▸ EXERCISE BRIEF: Reproduce the listing below verbatim, line for line, omitting the pictures.

▸ RECORDED DATA:

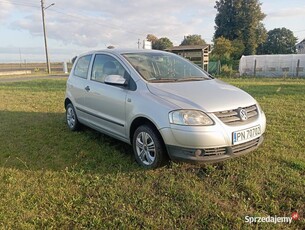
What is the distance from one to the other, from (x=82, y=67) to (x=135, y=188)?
293cm

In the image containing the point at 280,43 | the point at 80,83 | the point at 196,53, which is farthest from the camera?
the point at 280,43

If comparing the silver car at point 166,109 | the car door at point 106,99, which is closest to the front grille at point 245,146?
the silver car at point 166,109

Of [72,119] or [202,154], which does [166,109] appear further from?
[72,119]

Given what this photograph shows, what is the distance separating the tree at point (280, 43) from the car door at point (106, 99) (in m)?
54.8

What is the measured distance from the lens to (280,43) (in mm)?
54406

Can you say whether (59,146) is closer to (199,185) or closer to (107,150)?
(107,150)

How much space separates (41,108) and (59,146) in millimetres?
3765

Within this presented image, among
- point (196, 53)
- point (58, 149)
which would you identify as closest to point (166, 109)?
point (58, 149)

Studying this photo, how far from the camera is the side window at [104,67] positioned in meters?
3.98

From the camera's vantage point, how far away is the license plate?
3.02 m

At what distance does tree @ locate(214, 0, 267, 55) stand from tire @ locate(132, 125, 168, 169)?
1742 inches

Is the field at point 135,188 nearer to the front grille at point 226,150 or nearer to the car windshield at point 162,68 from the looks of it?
the front grille at point 226,150

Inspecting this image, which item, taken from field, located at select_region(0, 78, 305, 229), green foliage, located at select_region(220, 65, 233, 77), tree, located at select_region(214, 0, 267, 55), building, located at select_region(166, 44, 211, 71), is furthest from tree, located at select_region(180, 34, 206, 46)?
field, located at select_region(0, 78, 305, 229)

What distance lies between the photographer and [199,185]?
299 cm
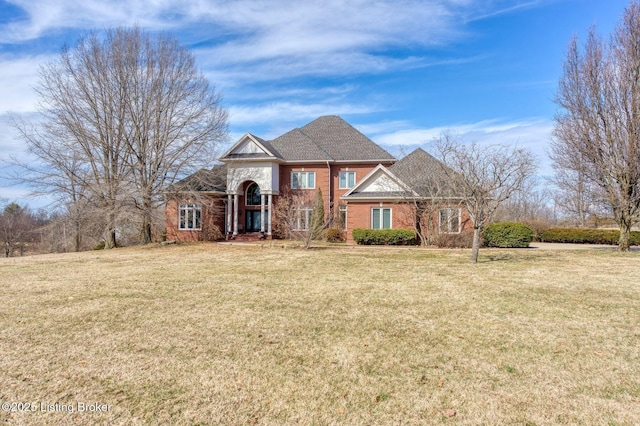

▸ OUTPUT OF THE EXERCISE:
What is the distance from one to the other, from (x=82, y=67) to (x=135, y=188)?
293cm

In the image containing the point at 280,43 | the point at 80,83 | the point at 196,53, which is farthest from the camera?
the point at 280,43

If comparing the silver car at point 166,109 | the car door at point 106,99, which is closest to the front grille at point 245,146?
the silver car at point 166,109

Of [72,119] or [202,154], which does [166,109] appear further from?
[72,119]

Given what this photograph shows, what is the distance separating the tree at point (280, 43) from the car door at point (106, 99) (in m)?
54.8

What is the measured distance from the lens to (280,43) (in mm)?
54406

Can you say whether (59,146) is closer to (199,185) or closer to (107,150)?
(107,150)

How much space separates (41,108) and (59,146) in millimetres?
3765

Within this presented image, among
- point (196, 53)
- point (58, 149)
which would you identify as closest to point (166, 109)?
point (58, 149)

Studying this photo, how far from the camera is the side window at [104,67] positioned in meters?
3.98

From the camera's vantage point, how far away is the license plate?
3.02 m

At what distance does tree @ locate(214, 0, 267, 55) stand from tire @ locate(132, 125, 168, 169)?
1742 inches

Is the field at point 135,188 nearer to the front grille at point 226,150 or nearer to the car windshield at point 162,68 from the looks of it?
the front grille at point 226,150

Inspecting this image, which item, taken from field, located at select_region(0, 78, 305, 229), green foliage, located at select_region(220, 65, 233, 77), tree, located at select_region(214, 0, 267, 55), building, located at select_region(166, 44, 211, 71), is furthest from tree, located at select_region(180, 34, 206, 46)?
field, located at select_region(0, 78, 305, 229)

What distance lies between the photographer and [199,185]?
299 cm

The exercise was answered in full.